------ BRANO DA LEGGERE

Il Presidente russo Vladimir Putin ha firmato la legge "Sulle misure di influenza alle azioni ostili degli Stati Uniti e di altri Stati esteri". Il documento corrispondente è pubblicato sul portale ufficiale delle leggi dello Stato russo. La legge entra in vigore a partire da oggi, giorno di pubblicazione. Il documento, iniziato da un gruppo di deputati guidato dal Presidente della Duma Vyacheslav Volodin, prevede la possibilità di introdurre contro-sanzioni in risposta alle misure ostili intraprese dagli Stati Uniti e dai Paesi che le appoggiano. Su decisione del Presidente, il governo ha il diritto di introdurre varie misure, ma non devono essere applicate su beni essenziali o prodotti che non sono prodotti in Russia e in altri Paesi, così come per le merci importate da persone fisiche per uso personale. Le corrispondenti decisioni possono essere inoltre prese dal Presidente sulla base delle proposte del Consiglio di Sicurezza. Le contro-sanzioni possono essere applicate contro gli Stati Uniti e gli altri Stati stranieri che intraprendono azioni ostili contro la Federazione Russa, le persone fisiche e giuridiche. Le misure di ritorsione possono essere prese anche contro le organizzazioni sotto la giurisdizione di Paesi ostili, direttamente o indirettamente controllate dagli Stati o dalle persone affiliate, siano funzionari e cittadini di quei Paesi coinvolti nelle sanzioni contro la Russia.

------------

▶ **QUESITO**:
Per favore, prosegui il brano sulla legge russa relativa alle contro-sanzioni, riprendendo subito dopo la sua ultima frase. L'elenco riportato qui sotto proviene da una fonte diversa.

------ DATI RACCOLTI

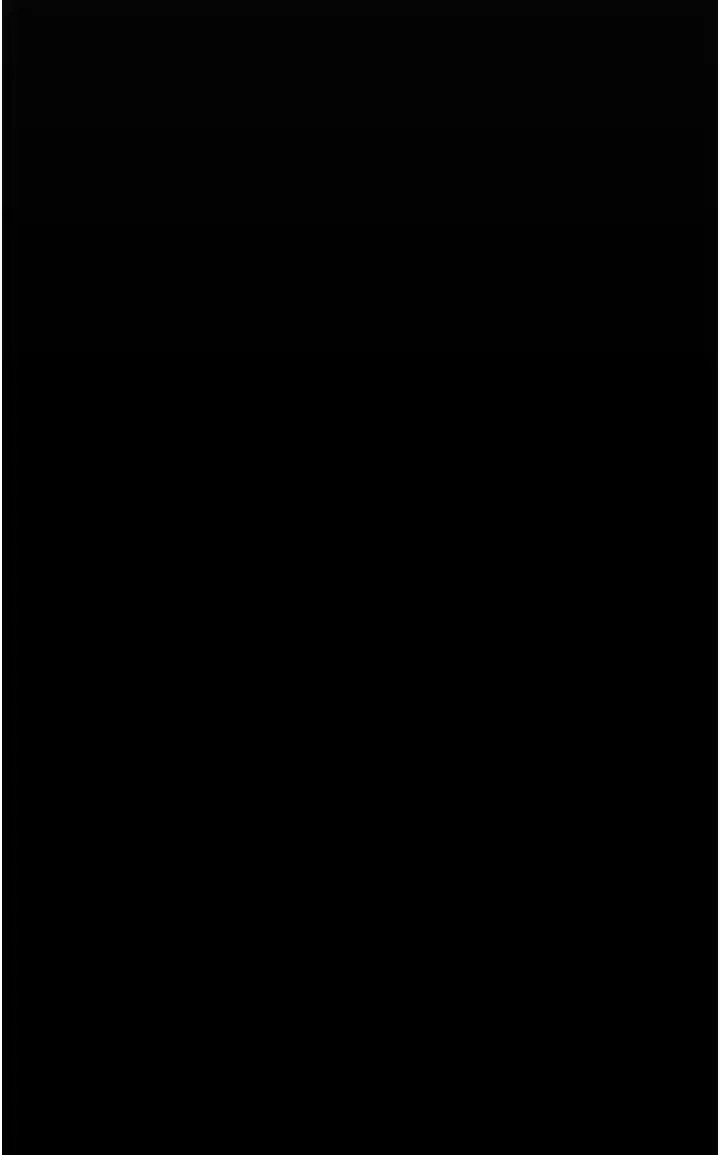 美丽新世界 - 第253話-最後的晚餐 - page 12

------------

▶ **SVOLGIMENTO**:
Contro questi Paesi e soggetti la legge consente la cessazione o la sospensione della cooperazione internazionale in conformità con la decisione del Presidente, una limitazione all'importazione o all'esportazione di prodotti e materie prime, limiti alla partecipazione agli appalti pubblici, alla privatizzazione delle proprietà statali e comunali e all'organizzazione delle operazioni di privatizzazione per conto dello Stato russo. Le liste di prodotti e materie prime, le cui importazioni o esportazioni saranno vietate o limitate, così come i servizi e le attività sospese, saranno determinate dal governo. Allo stesso tempo la legge autorizza l'introduzione di altre misure in conformità con la decisione del Presidente per poter reagire rapidamente alla situazione in evoluzione. Nel caso Stati stranieri compiano azioni ostili contro la Russia in ambiti regolati da accordi intergovernativi o dal diritto internazionale (espulsione di diplomatici, confisca di beni diplomatici), il Presidente russo ha il diritto di decidere di introdurre misure analoghe e simmetriche.

04.06.2018
it.sputniknews.com/politica/201806046084164-Russia-USA-UE-Oc...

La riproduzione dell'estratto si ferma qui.